### [Exercise instructions]
Update the material by replacing every "drooping flower" with "wilted flower" and keeping everything else unchanged, then give it again without the pictures.

━━━━━ Records for the exercise ━━━━━

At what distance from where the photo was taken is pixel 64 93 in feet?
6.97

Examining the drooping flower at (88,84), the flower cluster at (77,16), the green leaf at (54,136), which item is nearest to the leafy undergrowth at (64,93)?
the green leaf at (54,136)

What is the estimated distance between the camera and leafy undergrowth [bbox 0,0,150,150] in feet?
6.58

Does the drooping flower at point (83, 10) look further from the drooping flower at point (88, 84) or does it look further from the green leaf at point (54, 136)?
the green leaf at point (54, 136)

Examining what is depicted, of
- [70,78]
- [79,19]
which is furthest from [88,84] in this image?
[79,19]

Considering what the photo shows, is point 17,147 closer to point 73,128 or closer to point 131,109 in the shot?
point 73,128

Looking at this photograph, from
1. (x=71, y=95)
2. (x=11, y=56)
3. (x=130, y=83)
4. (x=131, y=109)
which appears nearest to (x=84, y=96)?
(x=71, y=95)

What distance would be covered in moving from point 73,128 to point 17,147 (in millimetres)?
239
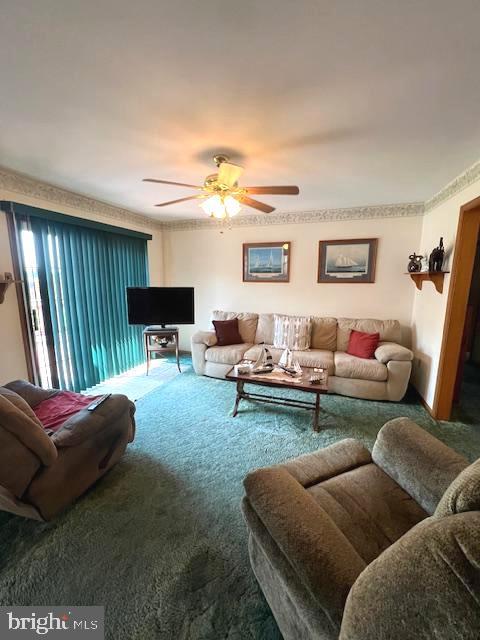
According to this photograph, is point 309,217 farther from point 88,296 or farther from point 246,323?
point 88,296

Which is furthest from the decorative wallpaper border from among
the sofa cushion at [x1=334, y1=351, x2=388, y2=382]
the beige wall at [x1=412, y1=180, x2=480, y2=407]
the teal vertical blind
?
the sofa cushion at [x1=334, y1=351, x2=388, y2=382]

━━━━━

### [Answer below]
At what distance from where the photo was taken is pixel 64 93 in feet?
6.97

Examining the wilted flower at (88,84), the flower cluster at (77,16), the green leaf at (54,136), which item is nearest to the leafy undergrowth at (64,93)?
the green leaf at (54,136)

What is the estimated distance between the camera and leafy undergrowth [bbox 0,0,150,150] in feet?
6.58

Does the wilted flower at point (83, 10) look further from the wilted flower at point (88, 84) or does it look further from the green leaf at point (54, 136)?
the green leaf at point (54, 136)

Examining what is depicted, of
- [70,78]
- [79,19]
which is furthest from [88,84] in this image?
[79,19]

Considering what the photo shows, is point 17,147 closer to point 73,128 or closer to point 131,109 in the shot?
point 73,128

Looking at this photograph, from
1. (x=71, y=95)
2. (x=11, y=56)
3. (x=130, y=83)
4. (x=131, y=109)
which appears nearest to (x=84, y=96)?
(x=71, y=95)

What distance would be covered in moving from point 73,128 to point 17,147 (in millimetres)?
239
According to this photograph, is point 309,217 farther from point 88,296 or farther from point 246,323?
point 88,296

Which is furthest from the decorative wallpaper border from among
the sofa cushion at [x1=334, y1=351, x2=388, y2=382]
the beige wall at [x1=412, y1=180, x2=480, y2=407]
the teal vertical blind
?
the sofa cushion at [x1=334, y1=351, x2=388, y2=382]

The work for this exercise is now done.